I have used ElasticMapReduce for some time. It is quite convenient but I can’t run HBase since Hadoop cluster is only temporarily available (I have asked somewhat related question at HBase and Hadoop).
So I want to try out installing Hadoop on a set of EC2 machines. I know Hadoop has some EC2 related directory – src/contrib/ec2. It looks like a Hadoop cluster can be launched simply by typing a command and I can log into a master node to run jobs and so on. Before trying this, I would like to know any gotchas from ppl who have been using this. Thanks!
Indeed there are two options of using hadoop on amazon – provisioning of you own cluster or usint EMR. Orthogonal to this decision you can use HDFS or S3 as your file system.
It is not short story but I will try to highligt some pros/cons of all these choices.
You can use EMR if you need to run single / few jobs a day and do not need hadoop cluster all the time. In this case you put your data into s3 and can fully script the process. Main disadvatage – it is not easy to customize, use third party libraries etc. In this case you also save time of installing the cluster.
If you want to tweak hadoop – you should install your own cluster.
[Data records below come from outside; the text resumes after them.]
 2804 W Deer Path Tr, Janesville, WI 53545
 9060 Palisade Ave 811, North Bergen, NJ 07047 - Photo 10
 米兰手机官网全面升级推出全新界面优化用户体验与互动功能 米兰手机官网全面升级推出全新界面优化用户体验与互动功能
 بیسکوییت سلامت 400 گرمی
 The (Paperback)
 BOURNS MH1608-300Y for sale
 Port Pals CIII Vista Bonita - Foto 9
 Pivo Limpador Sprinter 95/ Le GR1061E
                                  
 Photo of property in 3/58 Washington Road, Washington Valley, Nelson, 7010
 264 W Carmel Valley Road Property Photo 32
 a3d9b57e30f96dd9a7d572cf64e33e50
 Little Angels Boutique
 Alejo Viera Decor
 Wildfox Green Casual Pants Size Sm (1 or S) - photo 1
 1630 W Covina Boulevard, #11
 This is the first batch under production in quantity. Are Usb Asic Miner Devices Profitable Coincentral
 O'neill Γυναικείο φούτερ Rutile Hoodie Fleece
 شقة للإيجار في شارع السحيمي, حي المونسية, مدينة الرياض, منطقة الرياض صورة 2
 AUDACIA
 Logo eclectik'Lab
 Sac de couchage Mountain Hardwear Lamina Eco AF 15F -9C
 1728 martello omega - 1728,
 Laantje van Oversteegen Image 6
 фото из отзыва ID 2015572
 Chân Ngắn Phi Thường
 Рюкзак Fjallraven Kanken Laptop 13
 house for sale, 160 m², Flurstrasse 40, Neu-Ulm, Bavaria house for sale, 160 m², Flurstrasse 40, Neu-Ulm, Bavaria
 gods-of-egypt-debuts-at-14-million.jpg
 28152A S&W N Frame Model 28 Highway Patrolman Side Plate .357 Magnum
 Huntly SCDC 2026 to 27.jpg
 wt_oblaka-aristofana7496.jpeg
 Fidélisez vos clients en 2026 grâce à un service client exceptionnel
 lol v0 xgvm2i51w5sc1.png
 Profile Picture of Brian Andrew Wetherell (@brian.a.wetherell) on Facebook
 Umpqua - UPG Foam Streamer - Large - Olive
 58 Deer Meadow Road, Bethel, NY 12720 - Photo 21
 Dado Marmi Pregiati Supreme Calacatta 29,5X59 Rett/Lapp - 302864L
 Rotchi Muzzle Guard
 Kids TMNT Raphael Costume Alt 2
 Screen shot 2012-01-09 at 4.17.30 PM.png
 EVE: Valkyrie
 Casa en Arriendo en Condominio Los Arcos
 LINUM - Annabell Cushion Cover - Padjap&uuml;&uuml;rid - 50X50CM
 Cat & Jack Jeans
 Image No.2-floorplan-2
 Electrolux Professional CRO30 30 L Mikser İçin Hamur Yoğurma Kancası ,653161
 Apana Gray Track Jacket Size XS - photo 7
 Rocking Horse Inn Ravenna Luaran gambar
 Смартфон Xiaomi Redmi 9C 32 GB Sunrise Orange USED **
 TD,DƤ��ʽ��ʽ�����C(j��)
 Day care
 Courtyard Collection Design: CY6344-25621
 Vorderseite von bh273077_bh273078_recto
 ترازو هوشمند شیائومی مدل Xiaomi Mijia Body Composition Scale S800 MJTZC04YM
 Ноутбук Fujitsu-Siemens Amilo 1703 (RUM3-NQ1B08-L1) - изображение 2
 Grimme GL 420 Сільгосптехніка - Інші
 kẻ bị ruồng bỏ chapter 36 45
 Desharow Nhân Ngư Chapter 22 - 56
When your data is already in s3 or you need to store it after processings – s3 is a good choice. In the same time – you will get probabbly less performance then using HDFS. Have to be stated that amazon instances has very little local storage – so it get really expensive and you should keep cluster running (and pay for it) just to preserve this storage.
I would tell that if you indeed need HDFS with all its throuput you indeed need own cluster on own hardware. When you working on Amazon – it is most practical to use S3 as your file system.